Olatz Barriuso-El Correo
La nueva coyuntura política derivada de la cohorte variopinta de socios que sostienen a Pedro Sánchez sin que pueda fallar uno -he ahí la novedad- está deparando un atropellado caudal de acontecimientos que se explican, sobre todo, por la cercanía de las elecciones en Euskadi y Cataluña y por la necesidad de sacar cabeza de quienes las afrontan a la baja. Es el caso del PNV -que viene de encadenar dos malos resultados en mayo y julio, muy castigado por la abstención- y de Junts, que, según el barómetro de la Generalitat, podría perder hasta trece escaños de los 32 que obtuvo en 2021. Está por ver si el acuerdo con Sánchez para amnistiar el ‘procés’ -la encuesta se hizo en plenas negociaciones- mejora las expectativas de Puigdemont, pero, de momento, es el PSC el que sale victorioso.
Tan brumoso panorama, unido a la competencia frontal del otro bloque de socios (ERC y Bildu), amenaza con multiplicar los golpes de pecho, advertencias, chantajes, ‘performances’, amagos de ruptura y declaraciones grandilocuentes hasta el infinito.
La pinza PNV-Junts, que se oficializó con la foto de un sonriente Ortuzar en Waterloo tras la ruptura amarga que supuso el 1-O, empezó a funcionar ya ayer, sin que hubieran pasado ni siete horas desde que el presidente prometió el cargo. Los junteros decidieron registrar ayer las comisiones de investigación sobre los atentados yihadistas de Barcelona y la ‘policía patriótica’ del PP con los jeltzales y sin contar con ERC ni con el PSOE, a pesar de que la constitución de ambos órganos es uno de los primeros plazos, ya convenido, del pago a Puigdemont.

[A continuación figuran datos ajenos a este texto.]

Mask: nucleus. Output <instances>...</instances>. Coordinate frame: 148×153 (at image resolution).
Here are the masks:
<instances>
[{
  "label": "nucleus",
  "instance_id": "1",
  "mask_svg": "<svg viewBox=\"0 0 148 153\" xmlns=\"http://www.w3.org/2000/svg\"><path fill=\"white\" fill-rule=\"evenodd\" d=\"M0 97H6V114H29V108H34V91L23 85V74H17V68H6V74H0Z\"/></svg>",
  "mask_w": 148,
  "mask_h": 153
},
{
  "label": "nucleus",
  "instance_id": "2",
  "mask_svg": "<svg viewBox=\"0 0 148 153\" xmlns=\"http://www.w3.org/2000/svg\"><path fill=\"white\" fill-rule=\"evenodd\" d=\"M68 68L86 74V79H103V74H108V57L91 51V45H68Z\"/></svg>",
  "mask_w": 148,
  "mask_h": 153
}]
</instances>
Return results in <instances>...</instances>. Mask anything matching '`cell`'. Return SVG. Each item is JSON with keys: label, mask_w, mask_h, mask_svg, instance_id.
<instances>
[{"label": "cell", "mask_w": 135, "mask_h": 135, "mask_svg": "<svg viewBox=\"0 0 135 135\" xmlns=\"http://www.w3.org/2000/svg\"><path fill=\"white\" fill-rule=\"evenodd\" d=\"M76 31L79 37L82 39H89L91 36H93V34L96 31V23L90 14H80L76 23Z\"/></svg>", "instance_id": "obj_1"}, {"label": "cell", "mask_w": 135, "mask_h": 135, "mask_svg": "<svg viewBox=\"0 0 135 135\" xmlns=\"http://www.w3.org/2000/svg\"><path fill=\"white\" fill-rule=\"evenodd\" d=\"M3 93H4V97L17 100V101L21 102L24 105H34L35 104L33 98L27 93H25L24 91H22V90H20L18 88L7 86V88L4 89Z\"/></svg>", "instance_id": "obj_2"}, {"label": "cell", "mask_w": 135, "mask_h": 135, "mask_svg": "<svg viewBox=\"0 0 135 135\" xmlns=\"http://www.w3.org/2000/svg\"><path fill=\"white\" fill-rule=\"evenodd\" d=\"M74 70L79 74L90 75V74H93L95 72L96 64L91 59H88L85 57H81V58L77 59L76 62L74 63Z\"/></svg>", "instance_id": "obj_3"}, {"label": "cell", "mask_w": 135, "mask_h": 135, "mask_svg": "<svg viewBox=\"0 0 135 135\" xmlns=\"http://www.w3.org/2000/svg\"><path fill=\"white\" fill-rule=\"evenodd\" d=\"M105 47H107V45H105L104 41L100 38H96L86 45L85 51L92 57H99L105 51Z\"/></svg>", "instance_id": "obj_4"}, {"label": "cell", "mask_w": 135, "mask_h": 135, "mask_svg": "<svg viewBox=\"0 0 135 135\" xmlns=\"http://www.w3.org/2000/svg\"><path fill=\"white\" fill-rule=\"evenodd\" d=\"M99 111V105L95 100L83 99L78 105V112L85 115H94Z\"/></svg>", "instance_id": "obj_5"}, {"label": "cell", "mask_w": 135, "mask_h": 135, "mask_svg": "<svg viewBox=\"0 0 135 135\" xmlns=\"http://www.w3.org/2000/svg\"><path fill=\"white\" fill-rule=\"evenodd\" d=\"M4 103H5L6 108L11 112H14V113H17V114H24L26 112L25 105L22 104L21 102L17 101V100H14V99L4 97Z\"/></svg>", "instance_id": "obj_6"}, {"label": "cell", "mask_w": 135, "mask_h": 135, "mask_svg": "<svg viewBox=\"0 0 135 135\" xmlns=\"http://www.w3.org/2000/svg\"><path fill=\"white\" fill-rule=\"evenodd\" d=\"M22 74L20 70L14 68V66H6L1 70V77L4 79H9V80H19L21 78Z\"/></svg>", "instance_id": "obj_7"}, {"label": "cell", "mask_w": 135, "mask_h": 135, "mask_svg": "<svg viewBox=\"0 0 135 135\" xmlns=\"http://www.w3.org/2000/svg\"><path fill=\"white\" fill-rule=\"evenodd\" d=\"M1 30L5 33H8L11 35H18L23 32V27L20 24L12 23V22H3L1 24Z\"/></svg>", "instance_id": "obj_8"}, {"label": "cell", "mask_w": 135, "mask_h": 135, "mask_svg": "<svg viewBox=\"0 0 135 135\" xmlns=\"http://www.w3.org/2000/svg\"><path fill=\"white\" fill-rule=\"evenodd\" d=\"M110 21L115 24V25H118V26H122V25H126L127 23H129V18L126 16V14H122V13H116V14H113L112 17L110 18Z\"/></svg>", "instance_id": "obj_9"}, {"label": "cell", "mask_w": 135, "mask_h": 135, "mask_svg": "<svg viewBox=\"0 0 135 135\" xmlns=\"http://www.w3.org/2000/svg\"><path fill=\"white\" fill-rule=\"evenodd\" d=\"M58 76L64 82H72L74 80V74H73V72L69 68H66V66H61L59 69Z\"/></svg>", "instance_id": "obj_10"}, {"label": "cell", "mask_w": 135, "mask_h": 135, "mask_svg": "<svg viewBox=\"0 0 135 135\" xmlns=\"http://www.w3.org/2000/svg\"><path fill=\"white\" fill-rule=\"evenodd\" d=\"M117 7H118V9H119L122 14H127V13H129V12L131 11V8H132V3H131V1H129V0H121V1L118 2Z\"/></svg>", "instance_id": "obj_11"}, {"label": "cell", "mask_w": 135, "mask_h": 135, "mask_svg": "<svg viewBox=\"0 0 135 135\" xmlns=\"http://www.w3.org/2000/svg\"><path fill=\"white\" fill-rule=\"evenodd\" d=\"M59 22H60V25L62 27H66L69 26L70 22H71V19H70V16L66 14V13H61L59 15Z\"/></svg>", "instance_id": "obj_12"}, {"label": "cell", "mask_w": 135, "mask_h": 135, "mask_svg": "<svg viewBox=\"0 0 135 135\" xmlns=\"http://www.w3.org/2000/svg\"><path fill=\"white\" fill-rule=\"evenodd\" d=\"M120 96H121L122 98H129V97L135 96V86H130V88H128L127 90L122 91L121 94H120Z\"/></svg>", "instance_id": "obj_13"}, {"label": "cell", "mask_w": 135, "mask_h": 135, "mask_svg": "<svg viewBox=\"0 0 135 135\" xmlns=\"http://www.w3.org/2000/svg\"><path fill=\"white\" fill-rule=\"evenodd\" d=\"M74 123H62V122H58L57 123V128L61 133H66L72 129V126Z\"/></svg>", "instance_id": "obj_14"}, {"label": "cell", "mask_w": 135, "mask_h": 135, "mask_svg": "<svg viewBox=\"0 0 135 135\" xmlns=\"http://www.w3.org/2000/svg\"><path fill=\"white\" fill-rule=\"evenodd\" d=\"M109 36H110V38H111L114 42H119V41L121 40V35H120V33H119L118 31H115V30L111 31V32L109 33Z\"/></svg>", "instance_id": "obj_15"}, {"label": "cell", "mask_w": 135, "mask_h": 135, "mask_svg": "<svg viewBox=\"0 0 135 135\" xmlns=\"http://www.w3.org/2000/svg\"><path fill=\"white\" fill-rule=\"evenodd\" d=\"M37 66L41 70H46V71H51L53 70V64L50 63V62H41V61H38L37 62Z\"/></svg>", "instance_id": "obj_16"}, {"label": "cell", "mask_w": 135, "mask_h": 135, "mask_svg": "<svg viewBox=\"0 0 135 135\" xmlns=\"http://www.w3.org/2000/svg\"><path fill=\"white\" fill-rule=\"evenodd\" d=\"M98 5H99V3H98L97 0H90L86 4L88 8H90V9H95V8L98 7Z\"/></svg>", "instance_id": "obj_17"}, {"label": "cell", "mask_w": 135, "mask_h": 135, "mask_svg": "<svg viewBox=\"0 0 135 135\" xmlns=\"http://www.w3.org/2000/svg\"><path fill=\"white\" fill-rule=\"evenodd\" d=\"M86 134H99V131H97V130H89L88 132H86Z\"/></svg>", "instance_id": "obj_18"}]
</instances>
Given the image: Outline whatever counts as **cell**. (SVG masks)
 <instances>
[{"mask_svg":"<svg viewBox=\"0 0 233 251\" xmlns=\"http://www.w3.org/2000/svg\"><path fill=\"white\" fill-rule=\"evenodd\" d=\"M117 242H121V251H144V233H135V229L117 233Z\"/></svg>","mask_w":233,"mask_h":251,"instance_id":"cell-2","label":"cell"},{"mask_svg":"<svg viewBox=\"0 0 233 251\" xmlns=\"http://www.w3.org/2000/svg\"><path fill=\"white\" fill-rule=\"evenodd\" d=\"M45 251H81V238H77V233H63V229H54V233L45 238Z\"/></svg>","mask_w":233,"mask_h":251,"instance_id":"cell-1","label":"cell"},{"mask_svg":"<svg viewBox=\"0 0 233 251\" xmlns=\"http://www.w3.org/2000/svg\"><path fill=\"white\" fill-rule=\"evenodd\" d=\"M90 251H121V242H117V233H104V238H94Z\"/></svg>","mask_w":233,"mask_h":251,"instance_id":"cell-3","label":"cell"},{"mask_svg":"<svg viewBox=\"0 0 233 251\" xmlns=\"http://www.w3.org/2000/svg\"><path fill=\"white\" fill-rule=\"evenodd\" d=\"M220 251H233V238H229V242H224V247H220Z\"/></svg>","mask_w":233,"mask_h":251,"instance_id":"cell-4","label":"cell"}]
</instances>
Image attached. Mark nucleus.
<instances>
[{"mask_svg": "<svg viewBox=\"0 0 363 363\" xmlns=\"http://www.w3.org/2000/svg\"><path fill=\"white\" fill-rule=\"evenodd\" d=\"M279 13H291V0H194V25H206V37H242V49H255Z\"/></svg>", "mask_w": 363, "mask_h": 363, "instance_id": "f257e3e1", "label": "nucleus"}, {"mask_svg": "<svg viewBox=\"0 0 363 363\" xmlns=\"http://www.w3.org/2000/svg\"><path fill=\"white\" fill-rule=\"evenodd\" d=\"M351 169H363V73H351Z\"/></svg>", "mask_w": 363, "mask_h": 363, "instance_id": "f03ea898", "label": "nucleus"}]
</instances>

La iniciativa ilustra la guerra de bloques en el bloque sanchista (éramos pocos…), el infierno diario que le aguarda a Sánchez y el tenor de los debates que nos esperan a los demás esta legislatura: la batalla contra el ‘deep state’ en plena crisis de precios. Subiendo la apuesta, el lehendakari esgrimió una curiosa teoría jurídica según la cual la ley de amnistía sienta precedente y permite abordar todo aquello que no está expresamente prohibido en la Constitución. No hace falta explicar las inquietantes implicaciones de tomarse eso al pie de la letra, pero sí lo que pretendía un lehendakari que está tardando en ser proclamado candidato y reclama su cuota de protagonismo: sacar a pasear de nuevo el referéndum.
La trampa dialéctica no sólo estriba en que hablara del referéndum sin llamarlo por su nombre, sino «nuevos cauces de expresión a las voluntades sociales mayoritarias en relación al futuro político de nuestro país». Circunloquios al margen, el truco está en que el plebiscito del que habla -que sería en todo caso acordado con el Gobierno, como dejó claro al sacarle a Bildu la ponencia política en la que reivindican la unilateralidad- sólo se produciría como ratificación de un acuerdo previo en el Parlamento vasco. Efectivamente, el impulso al nuevo estatus que figura en el acuerdo del PNV con Sánchez tiene truco porque pone como condición previa que se alcance primero un acuerdo en la Cámara autonómica que lleva cuatro años dormido y no tiene pinta de reactivarse. ¿Se acuerdan de la convención constitucional que hizo correr ríos de tinta? Pues eso.